--- BEGIN Data in this exercise ---

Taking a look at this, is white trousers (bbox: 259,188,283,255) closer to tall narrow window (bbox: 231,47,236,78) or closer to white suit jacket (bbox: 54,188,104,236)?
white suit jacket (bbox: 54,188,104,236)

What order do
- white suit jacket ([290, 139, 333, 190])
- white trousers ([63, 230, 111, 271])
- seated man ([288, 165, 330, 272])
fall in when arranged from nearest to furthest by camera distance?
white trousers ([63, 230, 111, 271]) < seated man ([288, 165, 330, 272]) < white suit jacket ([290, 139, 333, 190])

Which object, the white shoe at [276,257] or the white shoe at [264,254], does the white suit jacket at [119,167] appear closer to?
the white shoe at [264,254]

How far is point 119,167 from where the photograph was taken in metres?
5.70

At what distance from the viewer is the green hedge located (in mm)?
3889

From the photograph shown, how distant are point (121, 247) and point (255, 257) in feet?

--- END Data in this exercise ---

Brief: Copy out the full set of records precisely, leaving nothing out.

Answer in full:
Taking a look at this, is white trousers (bbox: 259,188,283,255) closer to tall narrow window (bbox: 231,47,236,78) or closer to white suit jacket (bbox: 54,188,104,236)?
white suit jacket (bbox: 54,188,104,236)

What order do
- white suit jacket ([290, 139, 333, 190])
- white trousers ([63, 230, 111, 271])
- seated man ([288, 165, 330, 272])
fall in when arranged from nearest to furthest by camera distance?
white trousers ([63, 230, 111, 271]) < seated man ([288, 165, 330, 272]) < white suit jacket ([290, 139, 333, 190])

Which object, the white shoe at [276,257] or the white shoe at [264,254], does the white suit jacket at [119,167] appear closer to?
the white shoe at [264,254]

How far is point 119,167 from where the photograph was taken in metres?
5.70

At what distance from the viewer is the green hedge located (in mm)?
3889

From the photograph shown, how distant are point (121, 247) and point (255, 257) in feet?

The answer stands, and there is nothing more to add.